Is Hereditary, one of the year’s best horror movies and an early contender for movie of the year, based on a true story? Not really, but hearing from director Ari Aster, the film may be rooted in more truth than you might think.
In theaters now, Hereditary is the debut feature from Ari Aster about a family that comes undone by shared trauma that beckons a dark force to their peaceful home. It isn’t “based on a true story” like other popular horror films claim to be — such as the 1982 classic Poltergeist, 2005’s The Exorcism of Emily Rose, or 2013’s The Conjuring — but Aster has admitted there’s some truth to his terrifying movie.
“The feelings behind the film are very personal,” Aster told Inverse in a phone interview. “When I watch the film, I’ll remember certain times in my life just based on the mood.”

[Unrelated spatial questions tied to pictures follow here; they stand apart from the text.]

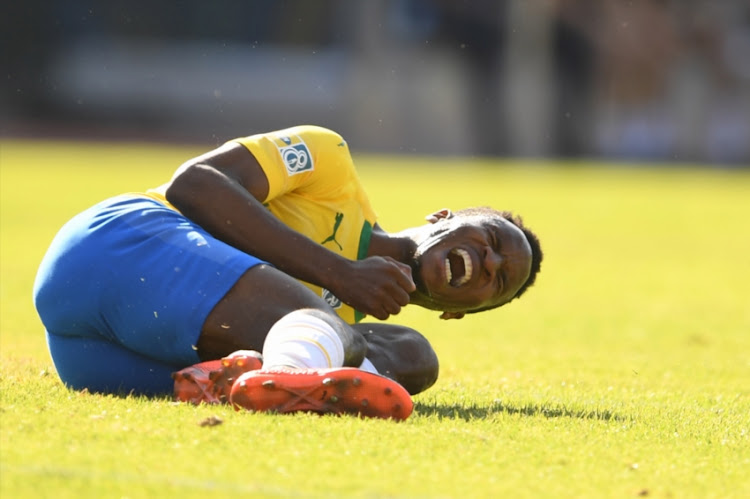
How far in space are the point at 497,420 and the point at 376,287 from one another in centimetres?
75

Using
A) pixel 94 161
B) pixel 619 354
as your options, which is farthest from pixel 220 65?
pixel 619 354

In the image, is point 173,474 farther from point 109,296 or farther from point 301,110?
point 301,110

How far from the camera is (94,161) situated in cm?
3450

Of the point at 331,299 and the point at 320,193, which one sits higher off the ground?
the point at 320,193

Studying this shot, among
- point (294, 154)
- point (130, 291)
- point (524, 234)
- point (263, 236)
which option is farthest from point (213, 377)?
point (524, 234)

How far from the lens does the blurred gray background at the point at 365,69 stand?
52.7m

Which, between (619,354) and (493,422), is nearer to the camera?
(493,422)

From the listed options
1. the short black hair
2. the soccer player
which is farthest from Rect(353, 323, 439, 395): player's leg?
the short black hair

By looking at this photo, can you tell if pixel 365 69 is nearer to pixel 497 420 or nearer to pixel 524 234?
pixel 524 234

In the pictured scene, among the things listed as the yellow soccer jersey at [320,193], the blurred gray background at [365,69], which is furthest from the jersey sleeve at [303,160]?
the blurred gray background at [365,69]

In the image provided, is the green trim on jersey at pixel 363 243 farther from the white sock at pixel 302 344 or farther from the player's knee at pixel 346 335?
the white sock at pixel 302 344

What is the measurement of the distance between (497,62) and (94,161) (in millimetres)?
25460

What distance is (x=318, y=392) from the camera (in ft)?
15.7

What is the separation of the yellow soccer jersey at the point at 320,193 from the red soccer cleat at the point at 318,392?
1.12 m
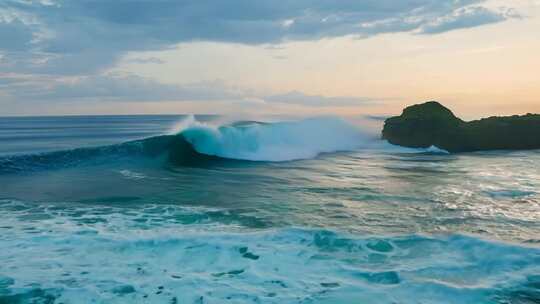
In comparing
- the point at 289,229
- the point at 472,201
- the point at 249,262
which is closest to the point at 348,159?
the point at 472,201

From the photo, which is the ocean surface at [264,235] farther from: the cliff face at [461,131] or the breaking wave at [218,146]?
the cliff face at [461,131]

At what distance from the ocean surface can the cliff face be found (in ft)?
40.2

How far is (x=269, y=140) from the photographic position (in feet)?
90.4

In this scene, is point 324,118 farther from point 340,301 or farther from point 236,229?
point 340,301

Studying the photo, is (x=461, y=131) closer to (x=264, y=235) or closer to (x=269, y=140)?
(x=269, y=140)

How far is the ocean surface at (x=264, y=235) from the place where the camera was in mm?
5910

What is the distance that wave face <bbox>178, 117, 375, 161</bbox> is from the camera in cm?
2395

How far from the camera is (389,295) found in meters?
5.72

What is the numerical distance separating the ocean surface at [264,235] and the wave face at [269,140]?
574 cm

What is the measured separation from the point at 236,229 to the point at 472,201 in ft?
22.8

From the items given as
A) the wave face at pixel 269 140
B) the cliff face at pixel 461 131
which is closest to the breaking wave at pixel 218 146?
the wave face at pixel 269 140

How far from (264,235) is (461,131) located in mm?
26562

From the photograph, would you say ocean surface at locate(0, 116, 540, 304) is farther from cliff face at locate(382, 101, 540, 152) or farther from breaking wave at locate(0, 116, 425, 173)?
cliff face at locate(382, 101, 540, 152)

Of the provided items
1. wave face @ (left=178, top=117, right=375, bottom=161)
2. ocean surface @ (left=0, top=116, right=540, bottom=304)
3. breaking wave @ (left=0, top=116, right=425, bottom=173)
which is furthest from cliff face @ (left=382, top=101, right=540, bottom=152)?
ocean surface @ (left=0, top=116, right=540, bottom=304)
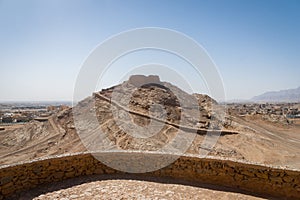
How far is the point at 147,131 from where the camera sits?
1548 cm

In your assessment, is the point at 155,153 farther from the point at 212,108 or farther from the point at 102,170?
the point at 212,108

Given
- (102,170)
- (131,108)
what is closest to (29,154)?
(131,108)

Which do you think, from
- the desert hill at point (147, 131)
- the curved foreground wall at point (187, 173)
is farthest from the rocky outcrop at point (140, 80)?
the curved foreground wall at point (187, 173)

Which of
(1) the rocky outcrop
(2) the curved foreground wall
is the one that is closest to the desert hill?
(1) the rocky outcrop

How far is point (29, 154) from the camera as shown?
14.3 meters

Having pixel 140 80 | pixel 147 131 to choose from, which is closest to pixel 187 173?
pixel 147 131

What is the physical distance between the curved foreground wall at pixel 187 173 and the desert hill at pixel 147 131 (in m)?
6.67

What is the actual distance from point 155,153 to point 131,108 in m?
12.6

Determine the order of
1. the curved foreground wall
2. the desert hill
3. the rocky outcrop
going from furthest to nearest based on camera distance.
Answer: the rocky outcrop → the desert hill → the curved foreground wall

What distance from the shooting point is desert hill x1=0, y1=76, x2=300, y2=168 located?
13688 mm

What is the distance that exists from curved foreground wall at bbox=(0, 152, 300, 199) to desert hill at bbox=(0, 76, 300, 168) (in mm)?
6672

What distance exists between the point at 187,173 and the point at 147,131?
9.66 metres

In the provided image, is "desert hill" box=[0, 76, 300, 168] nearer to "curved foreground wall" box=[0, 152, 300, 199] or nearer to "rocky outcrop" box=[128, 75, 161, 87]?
"rocky outcrop" box=[128, 75, 161, 87]

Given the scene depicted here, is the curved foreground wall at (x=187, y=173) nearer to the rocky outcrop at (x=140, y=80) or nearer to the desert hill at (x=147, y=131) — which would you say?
the desert hill at (x=147, y=131)
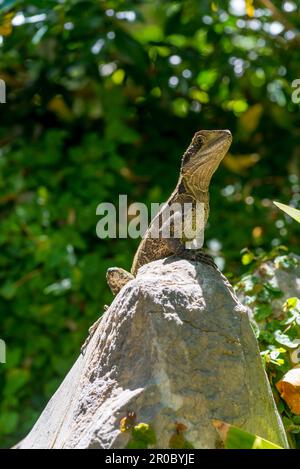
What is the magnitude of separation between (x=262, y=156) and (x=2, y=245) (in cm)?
214

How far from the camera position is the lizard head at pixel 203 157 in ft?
9.98

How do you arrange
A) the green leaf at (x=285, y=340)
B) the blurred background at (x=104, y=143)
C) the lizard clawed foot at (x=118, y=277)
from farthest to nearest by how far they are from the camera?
the blurred background at (x=104, y=143), the green leaf at (x=285, y=340), the lizard clawed foot at (x=118, y=277)

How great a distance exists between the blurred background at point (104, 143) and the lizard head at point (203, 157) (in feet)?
6.67

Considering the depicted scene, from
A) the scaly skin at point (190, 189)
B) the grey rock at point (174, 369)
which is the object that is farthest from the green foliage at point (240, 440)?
the scaly skin at point (190, 189)

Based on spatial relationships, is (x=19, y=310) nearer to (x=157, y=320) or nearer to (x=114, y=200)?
(x=114, y=200)

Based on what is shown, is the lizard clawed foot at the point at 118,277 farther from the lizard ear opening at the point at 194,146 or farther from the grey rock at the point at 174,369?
the lizard ear opening at the point at 194,146

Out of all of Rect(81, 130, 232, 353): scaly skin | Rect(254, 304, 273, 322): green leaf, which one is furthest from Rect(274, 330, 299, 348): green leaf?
Rect(81, 130, 232, 353): scaly skin

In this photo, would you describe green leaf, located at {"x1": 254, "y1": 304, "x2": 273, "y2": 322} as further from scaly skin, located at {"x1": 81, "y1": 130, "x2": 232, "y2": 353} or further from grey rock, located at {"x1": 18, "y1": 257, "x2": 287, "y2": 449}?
grey rock, located at {"x1": 18, "y1": 257, "x2": 287, "y2": 449}

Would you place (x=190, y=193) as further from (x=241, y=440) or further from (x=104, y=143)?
(x=104, y=143)

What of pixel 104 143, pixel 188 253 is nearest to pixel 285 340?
pixel 188 253

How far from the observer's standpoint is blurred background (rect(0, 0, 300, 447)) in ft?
17.6

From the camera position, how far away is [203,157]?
311 centimetres

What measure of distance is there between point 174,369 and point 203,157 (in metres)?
1.01

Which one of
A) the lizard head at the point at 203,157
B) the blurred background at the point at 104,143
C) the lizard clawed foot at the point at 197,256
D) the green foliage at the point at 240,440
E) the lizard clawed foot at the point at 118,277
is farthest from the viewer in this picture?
the blurred background at the point at 104,143
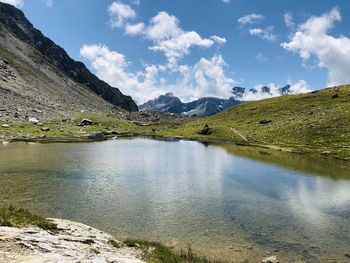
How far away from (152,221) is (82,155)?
54245 millimetres

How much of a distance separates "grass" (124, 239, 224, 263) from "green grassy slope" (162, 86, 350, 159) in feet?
268

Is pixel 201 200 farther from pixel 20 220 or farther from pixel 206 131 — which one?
pixel 206 131

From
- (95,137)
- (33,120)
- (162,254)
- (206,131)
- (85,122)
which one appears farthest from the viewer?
(206,131)

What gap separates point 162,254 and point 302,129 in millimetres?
123288

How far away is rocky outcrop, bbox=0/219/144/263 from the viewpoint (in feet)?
66.4

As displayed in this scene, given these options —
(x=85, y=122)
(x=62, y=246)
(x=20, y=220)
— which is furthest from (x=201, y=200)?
(x=85, y=122)

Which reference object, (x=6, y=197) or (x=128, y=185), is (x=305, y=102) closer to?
(x=128, y=185)

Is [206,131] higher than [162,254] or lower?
higher

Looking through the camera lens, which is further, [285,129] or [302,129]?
[285,129]

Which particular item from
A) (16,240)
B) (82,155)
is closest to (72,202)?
(16,240)

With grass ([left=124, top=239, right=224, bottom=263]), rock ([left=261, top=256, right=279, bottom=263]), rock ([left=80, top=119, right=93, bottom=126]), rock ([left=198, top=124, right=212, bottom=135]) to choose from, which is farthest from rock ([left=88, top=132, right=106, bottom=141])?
rock ([left=261, top=256, right=279, bottom=263])

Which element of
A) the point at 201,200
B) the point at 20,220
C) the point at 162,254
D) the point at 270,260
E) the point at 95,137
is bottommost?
the point at 270,260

An AFI alum who previously directed shorts like The Strange Thing About the Johnsons, Munchausen, and Basically, Aster’s auteur sensibilities come through in Hereditary. All of his films often deal with families who break apart because of self-destructive individuals. But while Aster’s newest endeavor might have been inspired by personal aspects of his real life, he maintains: “Ultimately, the story and the characters are invention.”
In a Q&A in New York last week prior to the film’s wide release, Aster revealed Hereditary came out by some necessity. “I came to the genre pretty cynically,” he admitted, “I’ve been trying to get several films off the ground and they were all the same scope as this film, belonging to different genres. The question becomes, what do I want to do? Where do I fit into the genre? What are my fears? If there is a tradition I want pay tribute to, what is that tradition?”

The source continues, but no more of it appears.